你不是没有娃么,你媳妇不是生不下娃么,爸叫我把老四给你做儿子,这样也不会断了你这一支香火。大哥终于揭示了我爸一直不肯闭眼的缘由。
爸真是这么说的?
我还骗你吗?我自己的儿子都八九岁了我舍得给你么,这不是爸的意思么,爸还是心疼你不放心你啊,他本来要当面给你说,可是一直等不到你啊。
大哥像一个醉酒的人没完没了地说着。爸啊,我匍匐在地呜呜地哭起来。
演员在临时搭的台子上演节目。疯子还在哭,他的头在地上咚咚撞击着。似乎他的头已经不是他的了。我跪在那里都不好意思了。我毕竟是亡人的儿子。今天我是孝子啊。疯子的哭声盖过了剧团演员的嗓音。
他们演的节目也太俗了。妻子蹲在我身边指点着说,你看,那几个女演员穿的啥嘛,大冬天穿着超短裙,我都看见她们的红内裤了。
让她们演吧,不然就没有人来。我的身子已经跪得发麻了。
那也不能拿下流吸引人啊。妻子的手掐我的大腿。
你的抵抗力也太差了。那点通俗你都承受不住。你还是已婚人士呢。我摆脱了妻子的手指,扶着墙站起了身子。
那你们还不如给客人放三级片呢,那样来的人不是更多吗?妻子跟在我身后,她的手指头叩击着我的脑壳。

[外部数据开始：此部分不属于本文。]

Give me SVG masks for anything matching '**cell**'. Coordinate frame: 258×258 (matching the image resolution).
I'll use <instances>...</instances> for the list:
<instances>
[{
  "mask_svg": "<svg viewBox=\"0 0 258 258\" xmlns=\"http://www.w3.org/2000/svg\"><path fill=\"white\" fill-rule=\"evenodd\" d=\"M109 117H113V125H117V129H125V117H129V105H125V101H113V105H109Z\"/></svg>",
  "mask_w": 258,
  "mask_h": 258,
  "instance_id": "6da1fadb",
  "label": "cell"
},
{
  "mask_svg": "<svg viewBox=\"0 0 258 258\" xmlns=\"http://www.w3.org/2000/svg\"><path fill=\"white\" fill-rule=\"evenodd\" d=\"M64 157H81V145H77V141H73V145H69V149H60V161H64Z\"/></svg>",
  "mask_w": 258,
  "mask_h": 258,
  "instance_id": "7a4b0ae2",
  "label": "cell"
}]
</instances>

你的毛病又犯了。我的头躲着她的指头说,就是一场表演,你何必那么较真呢?
妻子突然怒了,她质问道,这是小问题吗?你看那个女演员,哭灵的时候,演得像是她亲爸死了,悲痛到了极点。一旦换了角色,那个骚劲啊,我都没法再用肮脏的字眼形容了。你们是祭奠你爸呀,还是糟蹋你爸啊。你爸没见过女人的三点式,烧几个纸的都可以啊,何必公开地表演呢,你还是个知识分子,把你爸的脸丢尽了。

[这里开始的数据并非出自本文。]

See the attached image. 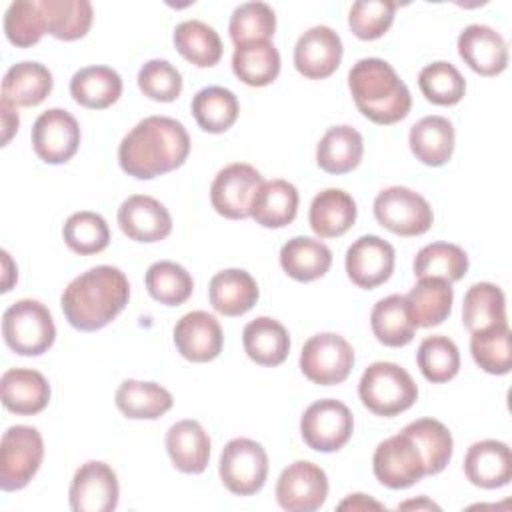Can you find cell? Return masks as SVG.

啪。我没有想到我会抽她一个耳光。她的脸像爆炸的气球发出灿烂的巨响。杨小牛你这个犟牛。妻子的脸被我击打后,率先用脏话向我发出了凶恶的攻击。我没有想到一个语文老师转眼间就学会了我们柳镇复杂深奥的脏话。当下我敢于冲她拍出婚后的第一个耳光,也许要追溯我们返回柳镇前夜的那个梦。
我刚梦见我爸了。我对脸上贴着面膜的妻子说,我爸第一次到咱们家里来,他说住这么高,要是地震了,跑都来不及。
脸上只露着眼睛和嘴巴的妻子说,哟,你爸没来过,他咋能找到咱们家?二十五层呢。进门还要刷卡,还要坐电梯,他会吗?他进出门换鞋吗?他每晚洗澡吗?他抽烟吗?他随地吐痰吗?
那张被雪白面膜覆着的脸略显恐怖,我说,你是十万个为什么吗?我做梦不行啊。我爸到咱们家一次都没来过呢。他说他就想来看一眼,他说今年要是不来怕以后再也来不了了。
妻子说,你不就是想叫你爸来咱家住么,还装的做啥梦了。七十不留饭八十不留宿,你不懂吗?咱们都上班去了,家里都是现代化的设备,你爸一个人在家出事了,你能担得起么?
不忍看那一张惨白的脸,我继续讲我的梦,爸走到大落地玻璃窗前指着远处的一栋栋楼房说,这有啥好的,这些楼房还不如我们山里头的悬崖,你们住在这里还不如山崖上的动物,有啥好的嘛。
噗嗤一笑,妻子说,你爸的眼光还高的很,这么华丽的悬崖还是悬崖吗?这么高贵的动物还是动物吗?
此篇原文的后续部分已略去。